Kelle Groom is the author of a memoir, I Wore the Ocean in the Shape of a Girl (Simon & Schuster), a Barnes & Noble Discover selection and New York Times Book Review Editor’s Choice. Groom’s four poetry collections include Spill, Five Kingdoms, and Luckily from Anhinga Press, and Underwater City (University Press of Florida). Her poems and essays have appeared in AGNI, American Poetry Review, Best American Poetry, The New Yorker, New York Times, Ploughshares, and Poetry. Groom’s honors include an NEA Literature Fellowship in Prose. She is on the faculty of the low-residency MFA Program at Sierra Nevada University, Lake Tahoe, and director of education programs at the Fine Arts Work Center in Provincetown, Massachusetts.
Kevin Honold was born in Cincinnati, Ohio.
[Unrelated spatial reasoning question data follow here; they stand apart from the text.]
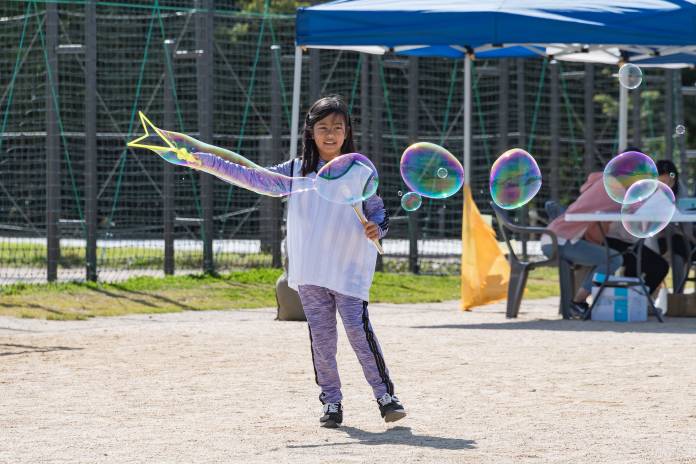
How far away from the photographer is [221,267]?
55.1 ft

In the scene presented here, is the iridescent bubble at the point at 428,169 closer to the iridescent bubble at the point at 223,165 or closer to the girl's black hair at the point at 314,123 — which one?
the girl's black hair at the point at 314,123

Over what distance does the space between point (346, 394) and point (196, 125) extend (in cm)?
1079

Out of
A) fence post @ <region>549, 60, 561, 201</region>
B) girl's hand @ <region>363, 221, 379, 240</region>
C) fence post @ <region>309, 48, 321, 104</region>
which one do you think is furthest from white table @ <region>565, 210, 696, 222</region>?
fence post @ <region>549, 60, 561, 201</region>

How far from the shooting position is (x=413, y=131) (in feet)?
56.5

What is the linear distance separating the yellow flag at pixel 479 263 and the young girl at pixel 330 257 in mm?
6395

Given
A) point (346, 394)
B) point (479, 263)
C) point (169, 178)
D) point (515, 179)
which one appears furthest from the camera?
point (169, 178)

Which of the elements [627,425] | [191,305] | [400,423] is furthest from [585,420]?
[191,305]

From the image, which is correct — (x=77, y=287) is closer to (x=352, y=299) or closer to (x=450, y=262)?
(x=450, y=262)

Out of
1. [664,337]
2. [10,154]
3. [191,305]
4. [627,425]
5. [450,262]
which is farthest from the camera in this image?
[450,262]

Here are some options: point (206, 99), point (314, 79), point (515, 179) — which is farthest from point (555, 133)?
point (515, 179)

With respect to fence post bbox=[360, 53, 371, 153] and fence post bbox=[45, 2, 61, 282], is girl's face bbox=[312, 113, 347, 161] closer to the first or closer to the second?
fence post bbox=[45, 2, 61, 282]

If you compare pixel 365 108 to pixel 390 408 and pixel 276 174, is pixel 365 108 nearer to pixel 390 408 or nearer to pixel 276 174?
pixel 276 174

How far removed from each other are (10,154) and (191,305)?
12.9ft

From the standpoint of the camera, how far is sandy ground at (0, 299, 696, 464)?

He is the author of Men as Trees Walking, a book of poems. His poetry and essays have appeared in The Hudson Review, Gettysburg Review, Antioch Review, Poetry East, Image, Vallum, Fourth Genre, and Yale Review. He is currently a New Mexico History and Special Education teacher at Santa Fe Public Schools.
Phillip Hurst currently lives and writes in Oregon. His stories and essays have appeared or are forthcoming in Reed Magazine, Midwestern Gothic, Cimarron Review, The Briar Cliff Review, and The Doctor T. J. Eckleburg Review, amongst other venues. Over the years, he’s worked as a bartender and a teacher throughout the American West.
Rebecca McClanahan’s eleventh book, In the Key of New York City: A Memoir in Essays, is forthcoming from Red Hen Press in September 2020. Her work has appeared in Best American Essays, Best American Poetry, Georgia Review, Gettysburg Review, Boulevard, Brevity, The Sun, River Teeth, and in anthologies published by Simon & Schuster, Beacon, Norton, and Bedford/St. Martin, among others. Recipient of two Pushcart prizes, the Glasgow Award in Nonfiction, the Wood Prize from Poetry Magazine, (twice) the Carter Prize for the Essay, and the N.C. Governor’s Award for Excellence in Education, she teaches in the MFA programs of Rainier Writing Workshop and Queens University and in the Kenyon Review Writers Workshop. She can be reached at RebeccaMcClanahanWriter.com.
Liz Prato’s most recent book, Volcanoes, Palm Trees, and Privilege: Essays on Hawai‘i (Overcup Press, 2019), is an Oregon Book Award finalist. She is also the author of Baby’s on Fire: Stories (Press 53), and editor of The Night, and the Rain, and the River (Forest Avenue Press). Her work was named a Notable selection in Best American Essays and Best American Sports Writing, 2018. Her stories and essays have appeared in numerous publications, including Carolina Quarterly, Hayden’s Ferry Review, Hawai‘i Review, Salon, and Subtropics. She is Editor at Large for Forest Avenue Press, and believes in independent bookstores, community, grace, and palm trees. She is currently working on an essay collection about Gen X.